We do not want for real crises: 1) Some 24 million unemployed or underemployed, with millions more having been decimated by the Great Recession; 2) Climate change; 3) A collapsing real economy while Wall Street loots the productive wealth it took a century to amass; 4) Failure to address the challenge of China's state capitalism; 5) State fiscal troubles; 6) Peak oil coming down 7) Did I say climate change? We are addressing none of these.
The "grand bargain" Mr. Obama seeks will have some predictable effects. It will further slow an already struggling economy as thousands of government workers lose their jobs and federal vendors lose contracts. That will also come because the government will engage in the last thing it should be doing during these times, "tightening its belt just like American families have done." Thus, investments in infrastructure, education, research and human capital will either be substantially reduced or zeroed-out entirely. So we're guaranteed, at best, a continuation of this brutal trip along the bottom. Will the private sector reward this government austerity by stepping up hiring? No — even the "Bush boom," octaned with tax cuts to the rich, Fed credit and the housing bubble only created 1.7 million net jobs, the worst performance since the real President Hoover. A double-dip recession? Probably. Another swindle-cooked financial meltdown that will make us even poorer? Bet on it.

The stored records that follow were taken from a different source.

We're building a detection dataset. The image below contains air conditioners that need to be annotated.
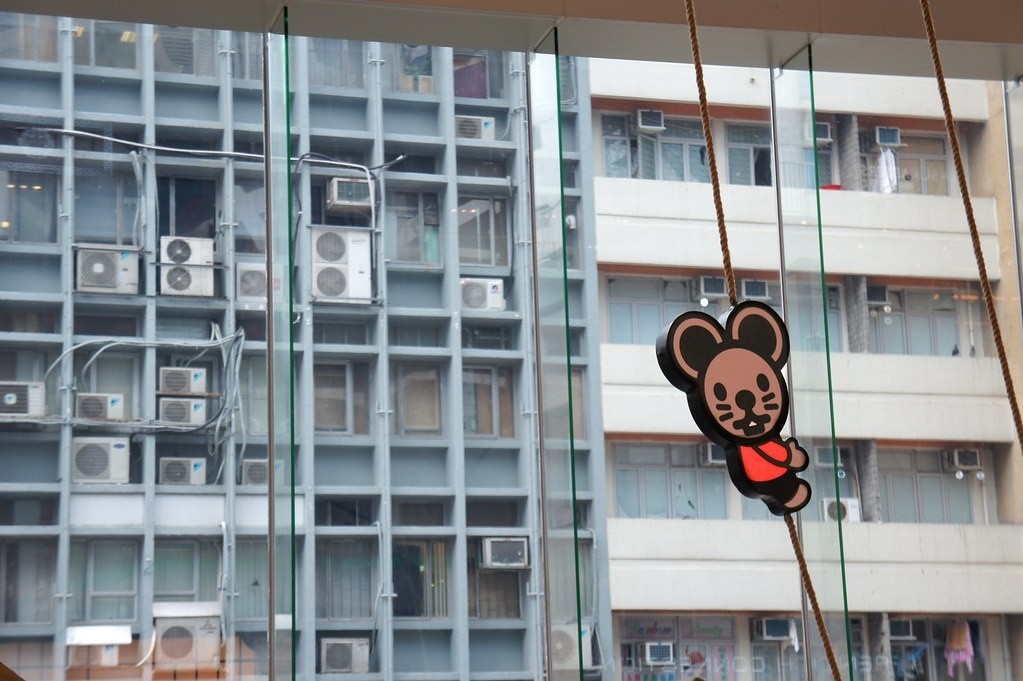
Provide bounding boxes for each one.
[806,446,842,471]
[865,285,891,310]
[310,228,373,306]
[820,498,860,523]
[456,116,496,140]
[751,617,790,643]
[75,248,139,295]
[634,643,673,667]
[804,121,831,147]
[697,443,726,469]
[325,180,374,215]
[689,276,728,304]
[941,449,981,474]
[0,368,529,674]
[632,109,665,133]
[458,278,503,312]
[865,126,900,154]
[735,279,770,303]
[236,263,268,301]
[159,235,213,298]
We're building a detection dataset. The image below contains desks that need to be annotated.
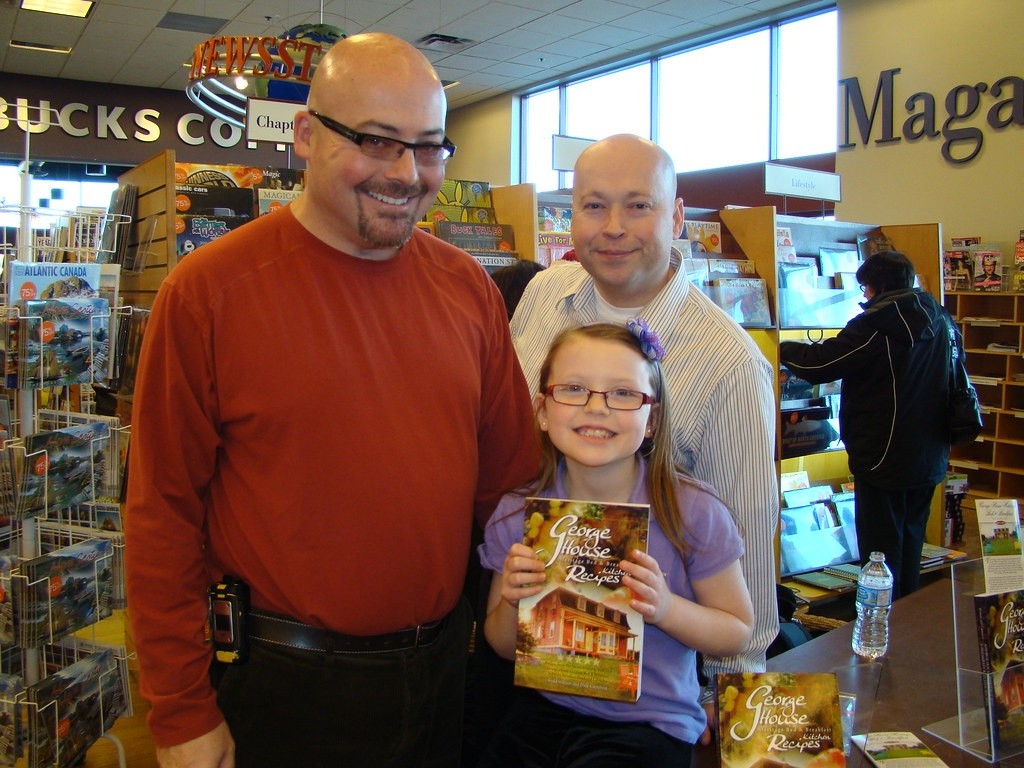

The longer-term consequences are even more sobering. Mr. Obama seems eager to find some "centrist" way to gut Social Security, Medicare and Medicaid. Despite his fine speech pledging to fight for the social compact, he is no fighter. So look for a future of greater poverty, especially among the old and the most vulnerable, and even greater inequality. Combined with the failure to make public investments, this promises a retrograde future of quite bleak proportions. The America I grew up in will be gone. An America prepared to meet the 21st century will never make it past XBoxes, tattoos and "business casual." But we will, as President Dad would trivialize and misrepresent the stakes, have "eat(en) our peas."
There will be, of course, winners. With historic income inequality, those at the top want the status quo put on steroids. They want more and will get it. The corporations will extend their control of our government for their profit. War, also profitable to a few, will continue to sap resources. And the "conservatives" will notch one more win, but despite Mr. Obama's hopes, their appetites will only be roused. As budget cuts and failure to invest in job-creating infrastructure make the economy even weaker, they will blame the profligate socialist in the White House. He has shown that he can be rolled — he rolls himself. With few real liberals to fight for the middle class and working poor, with the corporate media muzzling them and engaging in its falsehoods, false equivalencies and lazy reportage — they will continue to be enamored of the right-wing and its simple "makes sense, Lurline!" narrative.
Make no mistake: We are embarking on an experiment with no modern precedent, and no sound foundation — merely the superstitions and (disproved) theories of the extreme right.